Thursday, September 9, 2010

Balancing Acts

As of last week, I am officially a home-schooler. Or, as of the moment I returned the call from La Ballona Elementary School and told the secretary that my daughter wouldn't be attending second grade. "Good luck" she said, when I shared my plan. Then I was officially a home-schooler.

Two weeks into being entirely responsible for the education for another human being, I am conscious that the discussion around education in contemporary society is based in anxiety. Anxiety about the future. Anxiety about the fact that the United States/the American Dream is not what it once was. Anxiety about how to survive. About how to live. About what a person needs to thrive. Anxiety about the absences or flaws in one's own life that one doesn't want to pass on to the next generation.

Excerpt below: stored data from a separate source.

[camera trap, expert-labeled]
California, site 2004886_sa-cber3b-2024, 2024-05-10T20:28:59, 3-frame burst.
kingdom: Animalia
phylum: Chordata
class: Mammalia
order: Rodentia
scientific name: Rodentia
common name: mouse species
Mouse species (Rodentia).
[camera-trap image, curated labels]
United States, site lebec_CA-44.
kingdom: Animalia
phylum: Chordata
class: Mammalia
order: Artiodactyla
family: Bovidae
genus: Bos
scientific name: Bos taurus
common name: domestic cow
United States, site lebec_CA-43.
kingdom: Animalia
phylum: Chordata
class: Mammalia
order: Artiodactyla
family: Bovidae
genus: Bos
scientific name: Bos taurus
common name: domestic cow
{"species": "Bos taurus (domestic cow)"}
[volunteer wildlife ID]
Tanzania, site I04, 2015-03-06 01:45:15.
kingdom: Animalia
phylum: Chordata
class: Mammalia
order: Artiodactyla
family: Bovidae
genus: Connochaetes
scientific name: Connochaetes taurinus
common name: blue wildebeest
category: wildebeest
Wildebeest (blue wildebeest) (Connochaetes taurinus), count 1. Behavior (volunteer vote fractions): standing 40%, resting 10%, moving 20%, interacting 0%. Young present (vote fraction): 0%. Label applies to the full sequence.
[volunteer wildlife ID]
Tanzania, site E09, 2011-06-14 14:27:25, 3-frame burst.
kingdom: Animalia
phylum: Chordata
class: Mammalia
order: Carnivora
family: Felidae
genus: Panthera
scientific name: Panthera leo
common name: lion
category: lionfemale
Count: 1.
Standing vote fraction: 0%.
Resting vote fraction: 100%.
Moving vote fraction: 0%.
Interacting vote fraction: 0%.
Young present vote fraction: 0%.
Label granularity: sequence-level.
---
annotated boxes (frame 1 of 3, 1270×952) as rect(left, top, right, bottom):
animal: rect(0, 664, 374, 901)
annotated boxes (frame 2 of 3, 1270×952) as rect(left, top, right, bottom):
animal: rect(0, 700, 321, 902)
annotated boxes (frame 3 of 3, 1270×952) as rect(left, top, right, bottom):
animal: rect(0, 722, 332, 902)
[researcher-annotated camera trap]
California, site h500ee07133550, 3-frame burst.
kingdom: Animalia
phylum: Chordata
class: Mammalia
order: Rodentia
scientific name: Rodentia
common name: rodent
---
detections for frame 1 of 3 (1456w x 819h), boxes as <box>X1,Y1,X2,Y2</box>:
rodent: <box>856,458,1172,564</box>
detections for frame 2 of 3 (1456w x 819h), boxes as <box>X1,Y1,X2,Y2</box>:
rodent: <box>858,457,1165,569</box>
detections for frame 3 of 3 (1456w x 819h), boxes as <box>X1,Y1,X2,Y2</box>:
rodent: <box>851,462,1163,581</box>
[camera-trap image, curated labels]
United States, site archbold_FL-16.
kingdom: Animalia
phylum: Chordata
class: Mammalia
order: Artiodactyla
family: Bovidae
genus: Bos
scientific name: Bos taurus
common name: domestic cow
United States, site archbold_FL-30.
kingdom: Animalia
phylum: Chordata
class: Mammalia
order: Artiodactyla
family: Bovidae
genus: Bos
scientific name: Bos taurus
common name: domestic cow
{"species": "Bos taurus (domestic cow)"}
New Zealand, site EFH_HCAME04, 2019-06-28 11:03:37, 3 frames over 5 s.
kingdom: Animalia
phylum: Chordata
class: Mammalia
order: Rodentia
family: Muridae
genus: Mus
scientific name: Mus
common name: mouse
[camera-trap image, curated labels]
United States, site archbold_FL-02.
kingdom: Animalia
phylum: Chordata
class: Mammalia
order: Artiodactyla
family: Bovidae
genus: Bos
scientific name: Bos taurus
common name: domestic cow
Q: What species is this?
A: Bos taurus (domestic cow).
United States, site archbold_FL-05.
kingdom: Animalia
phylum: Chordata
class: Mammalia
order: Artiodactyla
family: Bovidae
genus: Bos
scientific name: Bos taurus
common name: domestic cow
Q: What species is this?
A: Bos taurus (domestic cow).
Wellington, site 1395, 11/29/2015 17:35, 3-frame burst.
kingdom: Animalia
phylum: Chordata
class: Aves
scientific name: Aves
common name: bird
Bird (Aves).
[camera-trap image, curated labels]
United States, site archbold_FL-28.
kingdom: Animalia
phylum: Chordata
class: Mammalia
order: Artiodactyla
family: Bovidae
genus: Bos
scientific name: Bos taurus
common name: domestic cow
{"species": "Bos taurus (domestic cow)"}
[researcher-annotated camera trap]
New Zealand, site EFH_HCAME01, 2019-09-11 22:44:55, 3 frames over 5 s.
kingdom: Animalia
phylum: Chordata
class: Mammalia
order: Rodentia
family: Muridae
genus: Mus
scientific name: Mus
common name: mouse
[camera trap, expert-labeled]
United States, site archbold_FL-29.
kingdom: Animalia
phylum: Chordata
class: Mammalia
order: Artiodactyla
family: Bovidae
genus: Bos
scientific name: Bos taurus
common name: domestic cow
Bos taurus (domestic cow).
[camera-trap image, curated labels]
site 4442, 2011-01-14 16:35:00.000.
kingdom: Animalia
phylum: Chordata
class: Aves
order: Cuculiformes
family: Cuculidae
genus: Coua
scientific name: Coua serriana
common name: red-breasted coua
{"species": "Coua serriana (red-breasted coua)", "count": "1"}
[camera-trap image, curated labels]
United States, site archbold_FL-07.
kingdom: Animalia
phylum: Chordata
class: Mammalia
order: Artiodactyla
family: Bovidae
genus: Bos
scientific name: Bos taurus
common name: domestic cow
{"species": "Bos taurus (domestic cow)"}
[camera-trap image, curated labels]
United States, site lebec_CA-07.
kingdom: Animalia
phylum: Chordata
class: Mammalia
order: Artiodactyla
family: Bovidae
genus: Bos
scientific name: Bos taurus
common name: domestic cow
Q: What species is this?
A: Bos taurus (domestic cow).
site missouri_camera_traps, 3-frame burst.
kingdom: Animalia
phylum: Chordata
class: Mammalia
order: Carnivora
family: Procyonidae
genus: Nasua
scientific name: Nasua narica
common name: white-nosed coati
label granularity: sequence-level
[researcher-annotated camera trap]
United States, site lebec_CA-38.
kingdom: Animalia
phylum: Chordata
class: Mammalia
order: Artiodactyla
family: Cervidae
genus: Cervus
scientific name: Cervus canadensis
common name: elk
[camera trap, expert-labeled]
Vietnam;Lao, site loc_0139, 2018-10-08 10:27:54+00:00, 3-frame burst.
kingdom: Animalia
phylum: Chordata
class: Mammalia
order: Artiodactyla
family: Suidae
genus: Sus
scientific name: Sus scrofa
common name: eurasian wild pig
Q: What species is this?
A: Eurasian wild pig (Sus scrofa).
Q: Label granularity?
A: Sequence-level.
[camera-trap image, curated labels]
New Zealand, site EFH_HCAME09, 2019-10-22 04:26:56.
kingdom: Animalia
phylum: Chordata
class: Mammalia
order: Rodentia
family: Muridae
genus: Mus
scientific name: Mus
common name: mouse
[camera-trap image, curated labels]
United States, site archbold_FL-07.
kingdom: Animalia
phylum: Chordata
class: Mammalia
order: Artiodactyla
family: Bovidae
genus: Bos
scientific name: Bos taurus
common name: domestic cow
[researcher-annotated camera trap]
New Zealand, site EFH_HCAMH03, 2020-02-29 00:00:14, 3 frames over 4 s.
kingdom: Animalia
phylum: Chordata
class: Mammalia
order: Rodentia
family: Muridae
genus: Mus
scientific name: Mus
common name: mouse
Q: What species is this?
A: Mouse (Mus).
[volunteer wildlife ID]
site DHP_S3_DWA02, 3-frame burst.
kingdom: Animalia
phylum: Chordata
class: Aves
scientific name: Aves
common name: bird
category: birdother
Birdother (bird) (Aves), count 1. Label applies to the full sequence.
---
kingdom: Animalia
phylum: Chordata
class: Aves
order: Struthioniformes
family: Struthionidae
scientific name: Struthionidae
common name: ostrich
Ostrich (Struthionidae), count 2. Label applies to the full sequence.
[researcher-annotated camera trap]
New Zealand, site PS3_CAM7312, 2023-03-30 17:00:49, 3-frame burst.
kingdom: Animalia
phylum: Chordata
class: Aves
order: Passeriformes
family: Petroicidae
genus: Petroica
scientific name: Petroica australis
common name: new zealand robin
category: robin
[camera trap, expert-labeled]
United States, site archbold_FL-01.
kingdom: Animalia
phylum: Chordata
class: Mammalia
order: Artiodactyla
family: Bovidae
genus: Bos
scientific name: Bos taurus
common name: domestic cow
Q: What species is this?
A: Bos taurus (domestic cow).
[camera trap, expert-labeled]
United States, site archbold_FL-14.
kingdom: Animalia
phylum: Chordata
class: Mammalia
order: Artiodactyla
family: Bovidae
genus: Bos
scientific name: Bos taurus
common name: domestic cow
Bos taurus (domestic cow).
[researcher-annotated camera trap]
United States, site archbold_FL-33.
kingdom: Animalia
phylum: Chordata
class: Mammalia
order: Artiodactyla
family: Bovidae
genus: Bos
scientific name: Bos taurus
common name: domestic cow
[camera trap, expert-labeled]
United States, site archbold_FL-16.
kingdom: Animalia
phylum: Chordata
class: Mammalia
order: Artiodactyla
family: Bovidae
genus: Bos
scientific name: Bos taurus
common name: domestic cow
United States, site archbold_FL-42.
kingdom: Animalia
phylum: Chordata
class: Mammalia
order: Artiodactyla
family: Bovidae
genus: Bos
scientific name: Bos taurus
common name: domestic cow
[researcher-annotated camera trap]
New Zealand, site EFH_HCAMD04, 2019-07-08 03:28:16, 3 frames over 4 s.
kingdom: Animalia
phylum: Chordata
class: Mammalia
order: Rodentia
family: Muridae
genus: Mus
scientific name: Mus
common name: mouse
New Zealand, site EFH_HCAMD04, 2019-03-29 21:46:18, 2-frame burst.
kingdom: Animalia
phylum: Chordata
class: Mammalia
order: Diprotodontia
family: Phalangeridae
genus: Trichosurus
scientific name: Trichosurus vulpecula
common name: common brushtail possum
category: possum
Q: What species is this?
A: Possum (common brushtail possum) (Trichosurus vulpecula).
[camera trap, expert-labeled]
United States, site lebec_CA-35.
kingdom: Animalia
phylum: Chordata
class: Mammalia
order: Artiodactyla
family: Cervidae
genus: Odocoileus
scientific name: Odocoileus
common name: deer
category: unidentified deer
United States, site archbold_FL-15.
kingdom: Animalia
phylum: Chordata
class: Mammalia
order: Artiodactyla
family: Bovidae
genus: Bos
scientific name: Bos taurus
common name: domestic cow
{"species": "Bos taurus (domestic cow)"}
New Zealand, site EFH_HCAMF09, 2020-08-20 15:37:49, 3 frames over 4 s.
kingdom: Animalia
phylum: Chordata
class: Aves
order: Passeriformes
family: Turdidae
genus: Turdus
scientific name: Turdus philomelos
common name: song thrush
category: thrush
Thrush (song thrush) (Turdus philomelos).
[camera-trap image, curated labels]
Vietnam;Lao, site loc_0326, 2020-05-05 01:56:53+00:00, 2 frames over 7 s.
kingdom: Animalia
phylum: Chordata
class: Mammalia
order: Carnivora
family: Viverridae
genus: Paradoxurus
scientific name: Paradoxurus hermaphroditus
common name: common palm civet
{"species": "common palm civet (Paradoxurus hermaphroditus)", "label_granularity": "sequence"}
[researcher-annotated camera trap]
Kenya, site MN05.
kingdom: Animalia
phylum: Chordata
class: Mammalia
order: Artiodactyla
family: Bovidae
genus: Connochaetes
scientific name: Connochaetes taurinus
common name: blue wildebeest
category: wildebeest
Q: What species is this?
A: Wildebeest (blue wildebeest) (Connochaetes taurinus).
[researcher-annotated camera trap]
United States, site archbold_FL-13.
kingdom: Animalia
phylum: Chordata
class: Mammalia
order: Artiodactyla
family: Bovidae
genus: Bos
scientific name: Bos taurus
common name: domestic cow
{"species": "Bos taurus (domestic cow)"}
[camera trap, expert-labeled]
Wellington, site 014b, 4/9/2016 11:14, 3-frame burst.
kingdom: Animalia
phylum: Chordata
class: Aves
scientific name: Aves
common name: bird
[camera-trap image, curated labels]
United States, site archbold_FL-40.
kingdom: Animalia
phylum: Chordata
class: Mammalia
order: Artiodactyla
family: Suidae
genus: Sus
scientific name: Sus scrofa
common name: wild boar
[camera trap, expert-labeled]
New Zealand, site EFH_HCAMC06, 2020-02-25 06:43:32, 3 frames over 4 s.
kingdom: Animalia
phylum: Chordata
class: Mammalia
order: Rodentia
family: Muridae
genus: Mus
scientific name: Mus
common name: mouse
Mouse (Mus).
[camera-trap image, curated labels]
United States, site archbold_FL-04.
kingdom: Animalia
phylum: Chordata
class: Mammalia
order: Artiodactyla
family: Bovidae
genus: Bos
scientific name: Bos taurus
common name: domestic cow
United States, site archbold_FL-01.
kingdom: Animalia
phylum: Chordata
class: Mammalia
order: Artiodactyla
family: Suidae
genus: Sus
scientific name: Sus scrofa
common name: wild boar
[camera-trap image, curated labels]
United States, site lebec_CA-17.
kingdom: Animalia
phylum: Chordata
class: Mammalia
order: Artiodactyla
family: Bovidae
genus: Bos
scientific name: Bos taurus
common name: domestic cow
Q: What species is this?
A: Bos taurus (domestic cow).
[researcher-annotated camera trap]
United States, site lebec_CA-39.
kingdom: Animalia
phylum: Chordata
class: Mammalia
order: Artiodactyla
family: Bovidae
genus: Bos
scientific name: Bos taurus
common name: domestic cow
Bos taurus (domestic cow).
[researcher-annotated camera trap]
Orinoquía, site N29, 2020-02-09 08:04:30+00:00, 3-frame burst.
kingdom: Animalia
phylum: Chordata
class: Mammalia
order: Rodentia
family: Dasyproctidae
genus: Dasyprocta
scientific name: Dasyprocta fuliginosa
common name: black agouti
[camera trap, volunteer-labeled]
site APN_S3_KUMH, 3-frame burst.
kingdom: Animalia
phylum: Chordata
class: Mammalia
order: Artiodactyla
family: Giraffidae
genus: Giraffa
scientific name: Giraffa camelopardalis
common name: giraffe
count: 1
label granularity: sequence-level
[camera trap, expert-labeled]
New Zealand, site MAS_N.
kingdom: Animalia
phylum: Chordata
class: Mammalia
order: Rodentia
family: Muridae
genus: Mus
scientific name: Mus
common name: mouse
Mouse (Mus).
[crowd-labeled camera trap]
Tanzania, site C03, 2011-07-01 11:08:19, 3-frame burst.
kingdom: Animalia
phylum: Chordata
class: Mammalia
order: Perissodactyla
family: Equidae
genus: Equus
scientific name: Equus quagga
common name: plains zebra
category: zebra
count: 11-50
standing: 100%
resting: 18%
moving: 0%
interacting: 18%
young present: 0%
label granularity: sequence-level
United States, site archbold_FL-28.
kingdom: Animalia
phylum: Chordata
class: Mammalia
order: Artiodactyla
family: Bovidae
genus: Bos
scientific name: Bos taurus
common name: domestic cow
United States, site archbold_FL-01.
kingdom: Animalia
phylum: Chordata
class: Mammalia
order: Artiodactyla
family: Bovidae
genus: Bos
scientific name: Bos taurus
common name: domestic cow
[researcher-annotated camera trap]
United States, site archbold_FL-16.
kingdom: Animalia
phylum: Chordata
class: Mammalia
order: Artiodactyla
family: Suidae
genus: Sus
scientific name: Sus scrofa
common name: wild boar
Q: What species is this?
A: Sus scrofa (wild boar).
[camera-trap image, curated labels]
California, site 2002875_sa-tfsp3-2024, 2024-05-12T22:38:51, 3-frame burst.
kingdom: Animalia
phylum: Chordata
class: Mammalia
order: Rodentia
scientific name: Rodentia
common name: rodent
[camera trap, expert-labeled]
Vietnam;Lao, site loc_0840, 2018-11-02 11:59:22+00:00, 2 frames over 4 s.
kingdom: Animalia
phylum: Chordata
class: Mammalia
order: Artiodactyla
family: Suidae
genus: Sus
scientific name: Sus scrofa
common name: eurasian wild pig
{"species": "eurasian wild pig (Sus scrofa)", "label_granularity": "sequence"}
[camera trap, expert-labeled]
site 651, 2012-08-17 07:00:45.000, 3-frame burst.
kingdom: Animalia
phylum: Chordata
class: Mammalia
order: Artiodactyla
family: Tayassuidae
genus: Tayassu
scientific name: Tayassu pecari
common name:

I am guilty of all of this.

I surf many mind-waves in the course of the average day. I take a deep breath and visualize a wave rolling up beneath my board, catching that wave and speeding towards shore with the force of the tide beneath me. During the good moments of teaching, my children are the wave and I can catch their force and ride it, too, in the right direction. Being with children, like being with water, is about being present.

But as a surfing instructor laid it out for me one day; surfing is a balance between surrender and the aggressive attack of something larger and more powerful than one's self. And such it is with children as well.

The unending question then, for both water and little humans, is when to be present and go with the flow and when to bring certainty, force and intention? When do I discipline my daughter to sit up straight, brush her teeth and do the things she doesn't want to do but are important, i.e. math? When do I nurture her inclination to dawdle around tree roots and speak in a quiet voice to insects and fish?

Which will help her more to thrive in an increasingly uncertain world? How do I get this thing to balance?


  1. The feeling of being present is the best feeling. And you're right, it happens with kids just like with surfing. I seek that in sports --when you're on the water (or the mountain), you have to be present, you have no choice. It's such a relief (and a high) when my brain goes there, to that place where it notices everything, where time slows down and I can feel everything and see everything. I wish I was always in that space with my kids. I can't be tired or distracted or pissed off. It's much harder than with that wave, because the wave forces you to tune in.

  2. Like you I'm often on a mind wave. But I never thought about comparing the necessity (and the payoff) of being present when you're out in the water to the ways that such presence pays off when I'm with the kids. So often I suddenly "snap into it" and realize I've been mentally somewhere else when I should be "with" my children. I think I crave surfing in a way that I don't crave "fatherhood" partly because of the way that it wipes every other concern away and leaves me 100% focused. But I'd like to be able to apply that focus more often to parenting.

  3. Matt, I hadn't realized you'd been writing all these comments until I figured out there was a comments tab on my dashboard that would let me see all of them. Hello, learning curve.

    Don't "crave" fatherhood? I hope you're not beating yourself up about that one.Where surfing may wipe away every concern, doesn't parenthood confront you with every concern and then throw a few extra in just for kicks?